One of the persistent obstacles in real-time pattern detection research is data. Most publicly available datasets are either fully synthetic, recorded in studio conditions, or designed for offline pattern discovery — not for the live, expressive, human performance scenario a smart musical instrument must handle. To bridge this gap, I created three complementary datasets across the course of my PhD, each extending the complexity of the previous one: from symbolic monophony, to rhythmic percussion, to polyphonic audio.
DoMP — Dataset of Musical Patterns
The DoMP is a dataset of monophonic musical patterns and expressive variations, available at zenodo (DOI: 10.5281/zenodo.10818617). It contains 4,000 patterns and variations — 400 distinct ground-truth patterns and 3,600 expressive repetitions — contributed by 40 musicians (20 keyboard players, 20 electric guitar players) from diverse ethnic and musical backgrounds (Italian, British, Scottish, Filipino, Spanish, Ugandan, and Sri Lankan; aged 18–43, mean 28.5). Musicians ranged from classically trained pianists and church organists to studio session players, jazz musicians, blues guitarists, and rock band members.
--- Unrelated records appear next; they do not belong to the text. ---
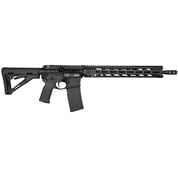 DIAMONDBACK - DB15 OBSIDIAN SERIES 5.56 NATO SEMI-AUTO RIFLE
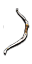 Arco Flamejante+2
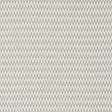 Clarke & Clarke APEX SILVER Upholstery Fabric
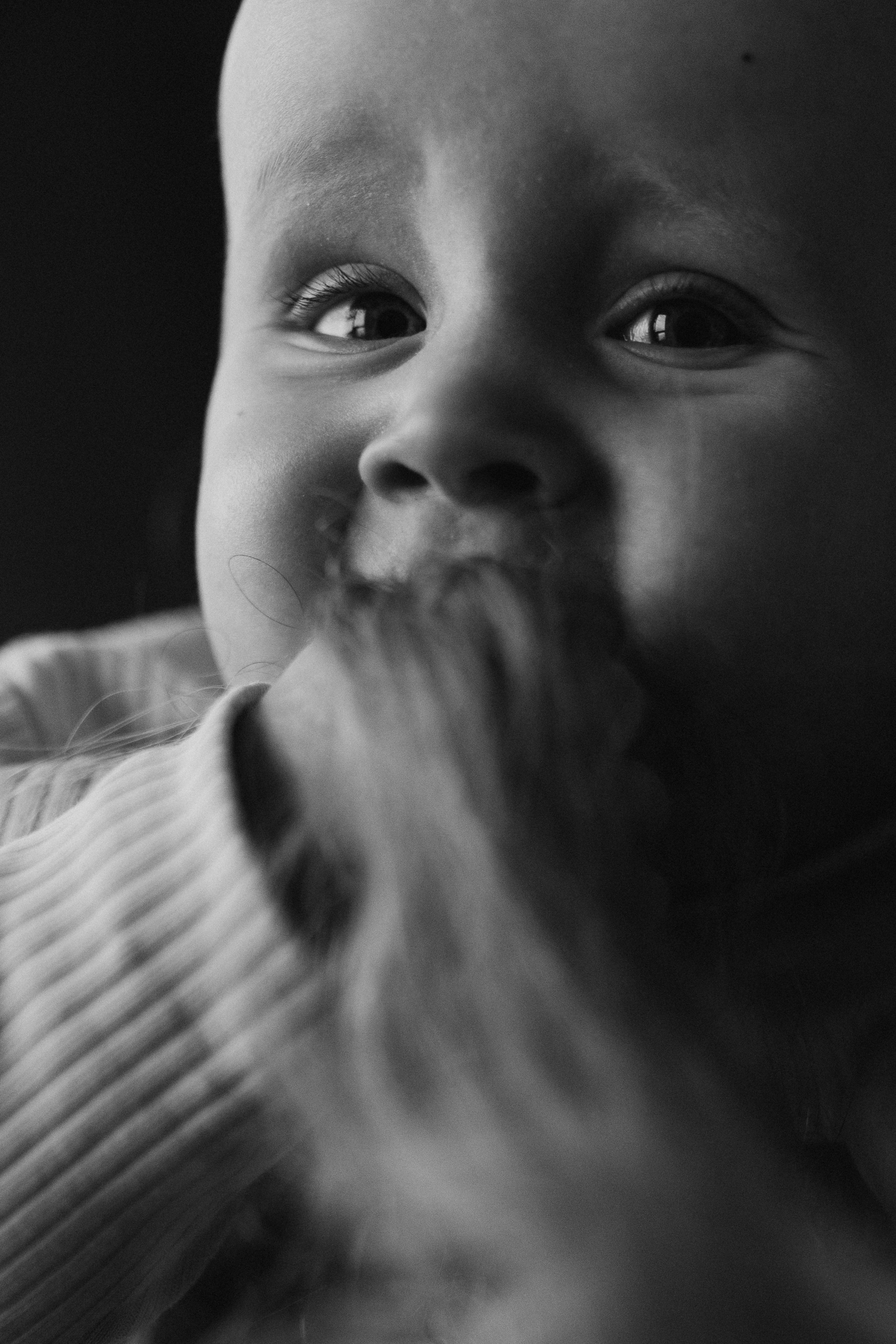 Наше маленькое чудо!. Главная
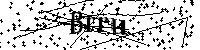 Default Alt Text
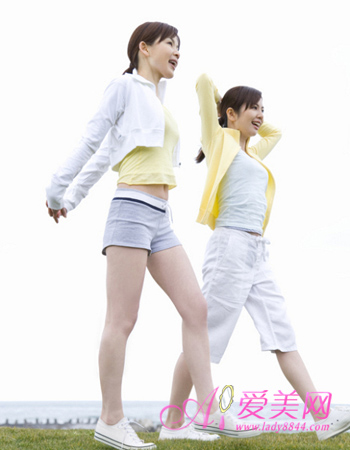 img201007071137410_650x2000.jpg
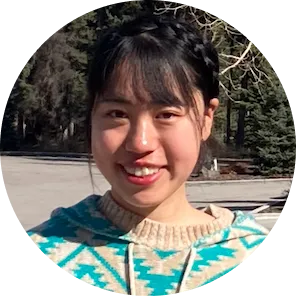 永田詩織
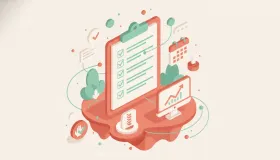 Physiotherapy Software Implementation Checklist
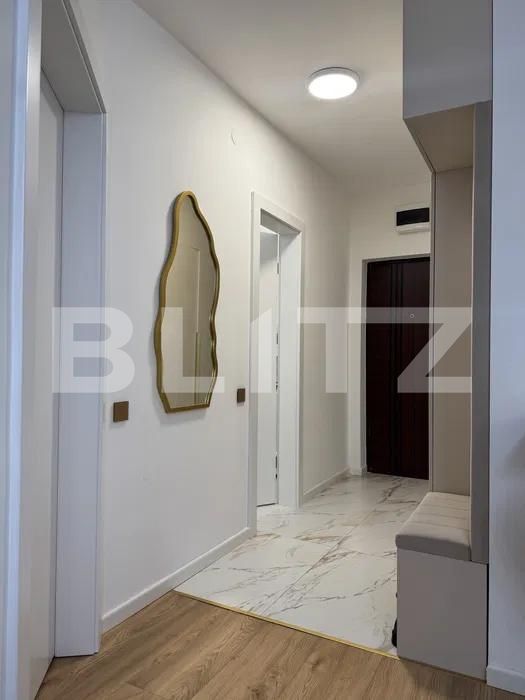 Apartament de vânzare 2 camere Semicentral - 187019AV | BLITZ Cluj-Napoca | Poza6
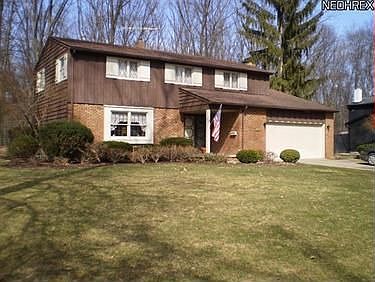 1st image of 32594 Carriage Ln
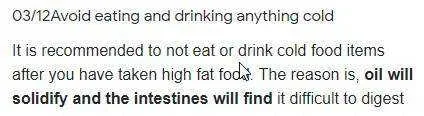 food.webp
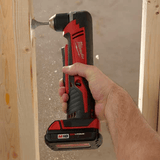 Milwaukee M18™ Cordless Right Angle Drill (Tool Only)
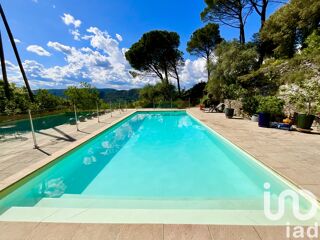  Villa � vendre 7 pi�ces 200 m�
Each musician composed 10 distinct monophonic phrases and then repeated each 9 more times with full artistic freedom, subject to one condition: each repetition must remain perceptually equivalent to the original, by their own judgment. Guitar recordings were captured using a Fishman TriplePlay MIDI tracker on Ibanez S470 and Epiphone SG Standard guitars. Both MIDI files are included. Analysis of DoMP revealed an average pattern length of 20.45 MIDI notes, mean amplitude variation of 9.24 MIDI velocity units, and a 26.5% probability that a given pattern contains pitch bends. The dataset is deliberately designed as a worst-case benchmark.
DoDP — Dataset of Drum Patterns
The DoDP extends the DoMP framework into the rhythmic and percussive domain. Building on the same methodology, 10 drummers (all Italian, aged 18–36, mean 26.0) from diverse backgrounds — professional session drummers, jazz drummers, rock and metal band members, orchestral percussionists, and ethnic/traditional percussion players — each contributed 10 distinct drum patterns with 9 expressive repetitions each, yielding 1,000 total recordings (100 distinct patterns and 900 variations).
All recordings were made using a Yamaha DTX-432k electronic drum kit configured with the standard General MIDI percussion mapping, enabling consistent MIDI note-number assignments across all recordings. Each MIDI file contains note numbers, velocity data, precise tick timing, and hi-hat pedal controller data. Key statistical characteristics include an average pattern length of 16.8 MIDI events, mean velocity variation of 12.6 units, and a 44 time signature in 75% of patterns. Compared to DoMP, DoDP shows smaller average temporal deviations (42.3 vs. 77.6 MIDI ticks) and more consistent pattern lengths — reflecting the greater rhythmic precision typical of drummers versus melodic players.
DoPP — Dataset of Polyphonic Patterns
The DoPP completes the three-dataset framework by moving into polyphonic audio, available at zenodo (DOI: 10.5281/zenodo.14497998). It was created with 20 musicians (10 keyboard, 10 guitar; Italian and Sri Lankan; aged 26–55, mean 38.6), each contributing 10 polyphonic patterns with 9 expressive repetitions, yielding 2,000 total audio recordings. Unlike DoMP, musicians were free to use any combination of monophony and polyphony — chords, double stops, chord melodies, contrapuntal motion — making the detection problem substantially harder.
Recordings were made at 44.1 kHz, 24-bit resolution using Universal Audio RME Fireface UFX and Zoom U-24 audio interfaces. Electric guitars were recorded as direct unprocessed input; keyboard players were asked to refrain from time-based effects. The dataset captures a wide range of instruments (Ibanez S470, Ibanez RGA7, Fender Stratocaster, Gibson Les Paul, Fender Telecaster, Korg Krome, Roli Seaboard, Korg KRONOS, and others) and diverse guitar-specific techniques including fingerstyle playing, hybrid picking, polyphonic string bending, and multi-finger tapping. Average pattern duration is 8.4 seconds (SD 5.54), with a dynamic range of −24 dB to 0 dB.
A Three-Tiered Framework
Together, DoMP → DoDP → DoPP form a deliberate progression from the simplest symbolic single-voice case to the most complex real-world polyphonic audio scenario. All three datasets share an identical file naming convention (artistID_patternID_versionID) and folder structure for straightforward integration into evaluation pipelines. The systematic recording methodology — live musicians, intentional expressive variations, perceptual equivalence as the only constraint — makes all three datasets uniquely suited to evaluating pattern detection systems intended for live performance, and sets a new benchmark for the field.